Refer to APISIX or this blog for more information.
Serverless-related Plugins in Apache APISIX
In addition to Amazon Lambda, Apache APISIX also supports integration with serverless-related ecosystems such as Azure Function, Lua function, and Apache OpenWhisk, and provides the corresponding serverless plugins.
Table 1 Apache APISIX Serverless related plugin
Plugin Name | Description |
---|---|
serverless | Users can upload custom Lua scripts through the serverless plugin and specify the code execution phase according to the configuration. For example, perform access control on requests in the access phase, modify the response header or response body in the header filter and body filter phases, print personalized logs in the log phase, etc.
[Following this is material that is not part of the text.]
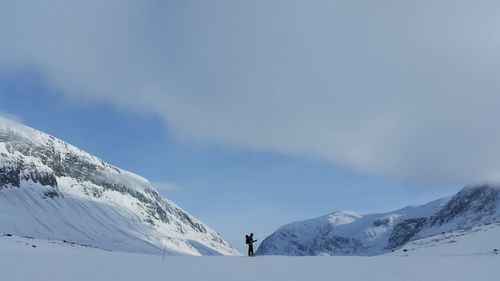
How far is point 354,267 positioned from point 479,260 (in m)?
7.72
Also, since the serverless plugin is hot-reloaded, the modifications can take effect immediately without restarting Apache APISIX. |
azure-functions | Used to integrate APISIX with Azure Serverless Function as a dynamic upstream to proxy all requests for a particular URI to the Microsoft Azure Cloud. When enabled, the azure-functions plugin terminates the ongoing request to the configured URI and initiates a new request to Azure Functions on behalf of the client. The new request carries the previously configured authorization details, including request header, body, and parameters (all three passed from the original request). Then, it returns back the response with headers, status code, and body to the client who initiated the request with APISIX. |
openwhisk | Used to integrate APISIX with the open-source distributed serverless platform Apache OpenWhisk. When enabled, the plugin terminates the ongoing request to the configured URI and initiates a new request to OpenWhisk's API Host endpoint on behalf of the client, and the openwhisk plugin returns the response information to the client. |
openfunction | Used to integrate APISIX with the open source distributed serverless platform CNCF OpenFunction as a dynamic upstream. When enabled, the plugin terminates the ongoing request for the configured URI and initiates a new request to the OpenFunction function on behalf of the client, and then the openfunction plugin returns the response information to the client. |
Summary
In recent years, with the emergence of the microservice architecture, everything has been migrating to the cloud, and many cloud service providers are also launching serverless-related products. Serverless-based development has become a very convenient development model. Keeping pace with cloud-natice trends, APISIX supports serverless computing by providing serverless, azure-functions, openwhisk, and openfunction plugins.